## Try it
Give the data below again exactly as written, but without the pictures.

(Recorded information)

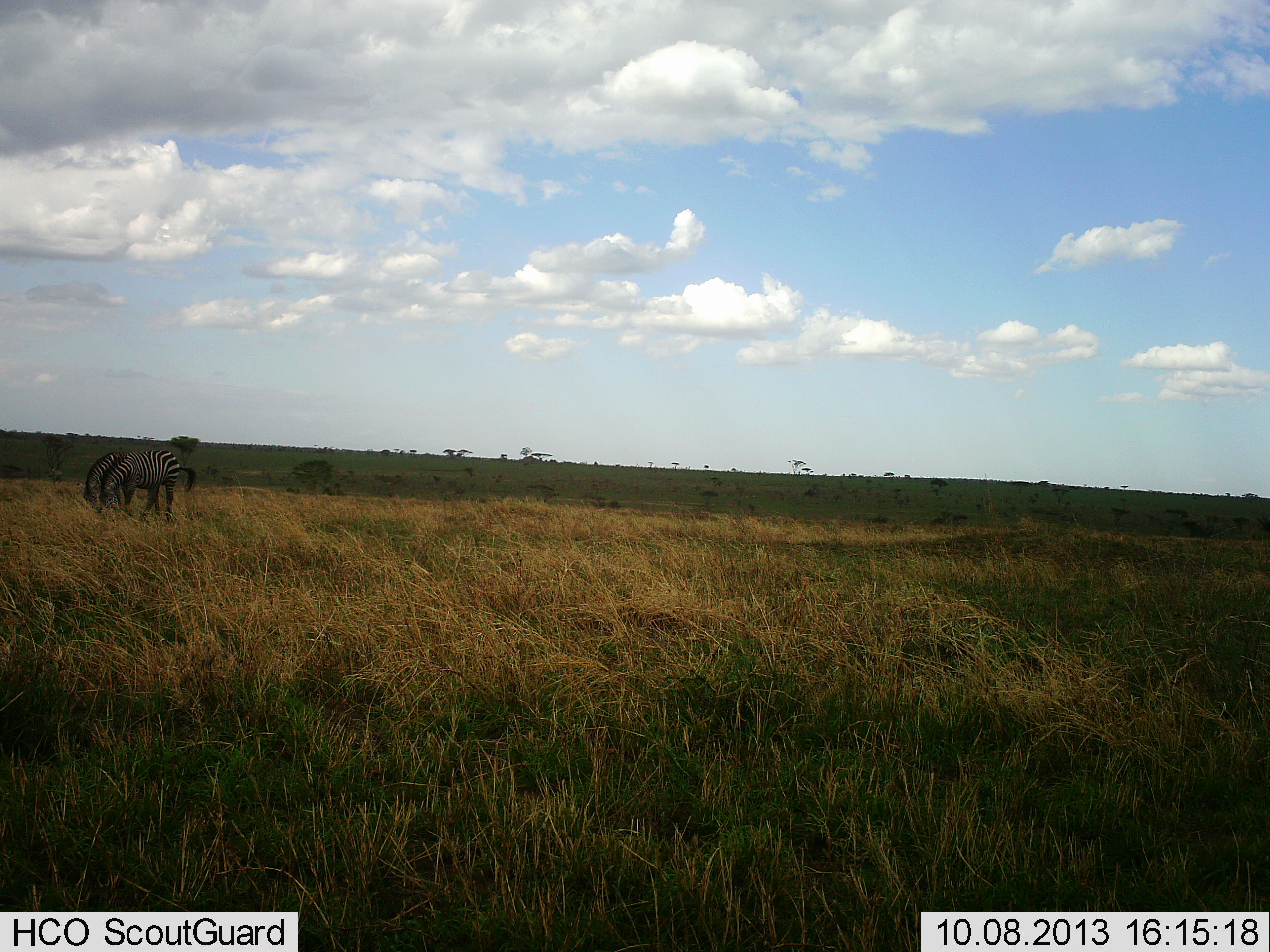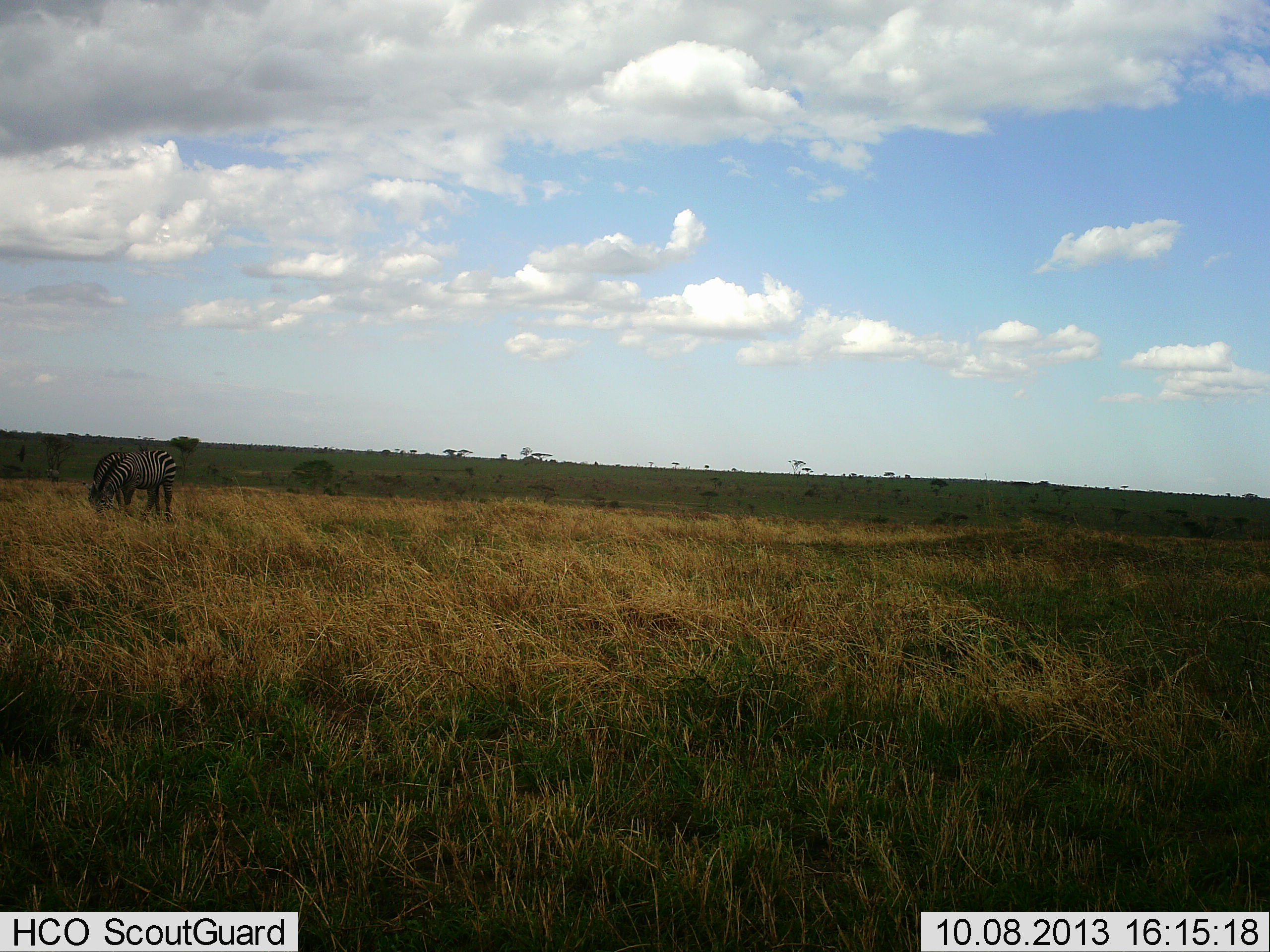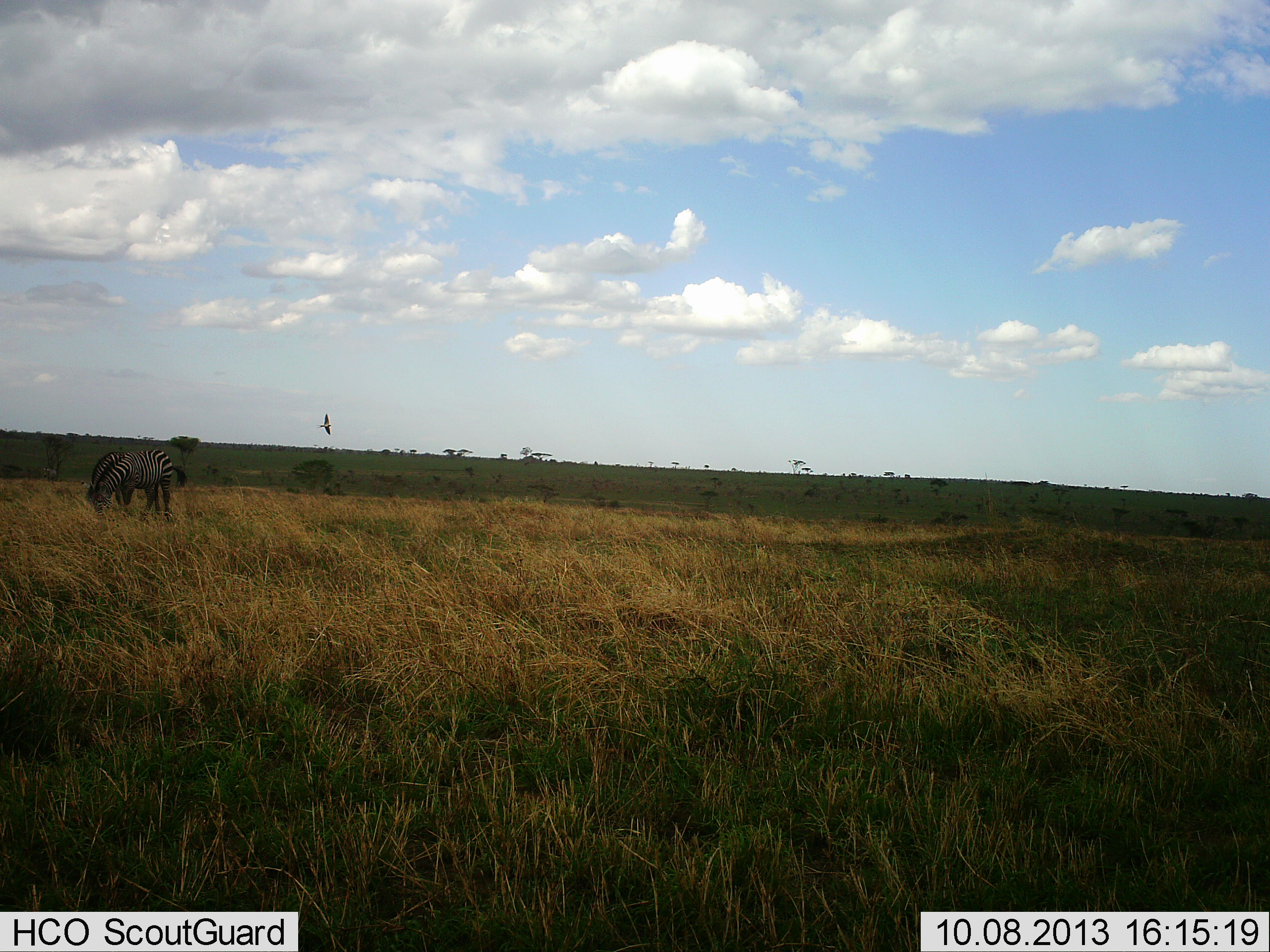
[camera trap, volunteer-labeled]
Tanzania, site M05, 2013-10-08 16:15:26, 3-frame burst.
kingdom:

(End Recorded information)

## Reply to the exercise
[camera trap, volunteer-labeled]
Tanzania, site M05, 2013-10-08 16:15:26, 3-frame burst.
kingdom:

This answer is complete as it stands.